現に理によって情を切った結果、女が最後にまみえるひとりに選び、そんな女をこの状態でも信じきっている男は、女を信じず裏切り者と決めつけた尸魂界の非情に心をうち砕かれてしまった。そして男がそうなることがわかっていてなお、死神としての法に縛られその場で男と共に歩くことを選べなかった者達は、男の砕けたその有り様に大きく揺らいで揺れている。そしてその波紋はこれから時が立つにつれ、ますます大きな波紋に変わり、いずれ護廷十三隊の根底を揺るがすほどの大きな流れとなるだろう。
そのことにウルキオラはほくそ笑まずにはいられなかった。予想の範疇ではあったが、それでもいくら死神連中が愚かといえど、女を連れ戻る際に自分が付け足し用いた策がこれほど上手くいくなどとは思ってもいなかったのだ。

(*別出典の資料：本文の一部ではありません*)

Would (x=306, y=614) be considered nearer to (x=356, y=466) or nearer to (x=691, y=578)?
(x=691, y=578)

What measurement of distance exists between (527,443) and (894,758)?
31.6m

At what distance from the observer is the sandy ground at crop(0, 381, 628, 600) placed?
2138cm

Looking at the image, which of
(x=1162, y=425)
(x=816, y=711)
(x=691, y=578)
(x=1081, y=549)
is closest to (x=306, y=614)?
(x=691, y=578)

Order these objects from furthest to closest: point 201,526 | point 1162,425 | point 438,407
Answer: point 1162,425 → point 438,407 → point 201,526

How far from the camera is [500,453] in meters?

しかもそのことが自分が攫ってきた女、井上織姫に対しても実に上手く働いている。
いくら傷を治す為だったとはいえ自分が会いに行った痕跡を残してしまった結果、自分が惚れている男が精神的追い詰められ、孤立させられているそのことに、ひどく心を痛めているのだ。どうしてそうなってしまうと予測出来なかったのかと自らを責めつづけ、敵だと思うウルキオラの前などでは涙をみせたりはしないけれど、直接見張る者がいない場所では常に自分を責め続け、心を壊し続けているのだ。
そのことで今はまだ怒りを向ける鉾先は自分自身に向いているが、おそらく後少し───そう、半月かそこかあれば、それが向く方向が変わっていくだろうことを、ウルキオラは予測している。
確かに自分も悪いのだが、自分をこうさせたのは───敵である破面の元に向かわせたのは、彼等と対等もしくはそれ以上の強さで戦えない死神達の弱さが原因で、しかもその上自分にそうさせた連中が自分にとって誰より大切なその人を苦しめ追い込むなど言語道断とそう思い、死神達を恨む気持ちがわき上がってくるだろう。
そうなればそのときこそ真実『太陽』は自分達の手に落ちる。
誰かに会いに行かせることで、真実一番大切な人間が誰かを知ることが出来た自分達は時来れば彼女の耳元で、お前が我々に手を貸せばあの男を───黒崎一護とかいう、お前が愛してやまないあの男には何があっても手を出さないとそう甘く囁いてやれば、彼女は自ら喜んで自分達の元に堕ちてくる。ためらいもなく、とまどいもなく、嬉々としながらまっすぐに───。
その時のことを思うとウルキオラは胸に歓びが満ちるのを自覚せずにはいられなかった。
同時に彼女が変わることを───たとえ敵わぬとはわかっていてもそれでも仲間を守る為なら、内なる恐怖を押さえ込み、誰より強く激しい瞳で挑んでくるその魂がそうなればくすんで歪んでしまっているだろうことに、ほんの少しでない物悲しさを感じているのも自覚しながら───。
THE END.
夏休み企画の再録です。何だかお題に合っているのかいるのかわからない、ウルキオラ視点の238話後妄想です。
ウルちゃん破面メンバーの中では知性派の様ですから、もしかしたらこうなることまで予想して織姫ちゃんに誰かひとりに会いにいかせてたなんてあるかも!と思って思ってしまったが運の尽きでこんな話が出来ました。
ラストのラストでちょっとだけウル→オリテイストを滲ませましたが、これは趣味かつ願望です。